At present, the shares offer a juicy dividend yield of 9.4%. This is significantly above the FTSE 100 average of 3.8%. Plus, it looks sustainable to me as the business generates lots of cash. However, I do understand that past performance is not an indicator of the future and dividends are never guaranteed.
According to Action on Health and Smoking, over 1bn people in the world smoke. That’s close to one-sixth of the world’s population! Furthermore, the majority of this uptake is in low and middle income developing countries where tobacco controls are less stringent. Action on Health and Smoking reckons this number is only increasing. Businesses like British American Tobacco are capitalising on this and are able to grow performance and investor returns.
Risks and my verdict
Smoking is bad for your health — I doubt many people can disagree with that. For that reason, some investors may steer clear of an income stock like British American Tobacco for ethical reasons, and that’s each individual’s prerogative. This can impact investor sentiment.

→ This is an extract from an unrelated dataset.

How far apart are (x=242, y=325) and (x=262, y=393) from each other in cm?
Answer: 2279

There is also the looming spectre of changing regulation and laws that could adversely impact sales and performance. This could potentially impact dividend payments too.
Another risk for British American Tobacco and the industry as a whole is the fact that e-cigarettes are being targeted by lawmakers too. This alternative to smoking has come under more scrutiny recently. In fact, some countries, including major markets like the US and UK, have banned certain vaping and e-cigarette products very recently. This is a development that could hinder future performance and payouts.
To conclude, I’m a big fan of British American Tobacco as an income stock for consistent and stable dividends. The company has a good business model, solid demand, a great track record of rewarding investors as well as an enticing valuation at present too.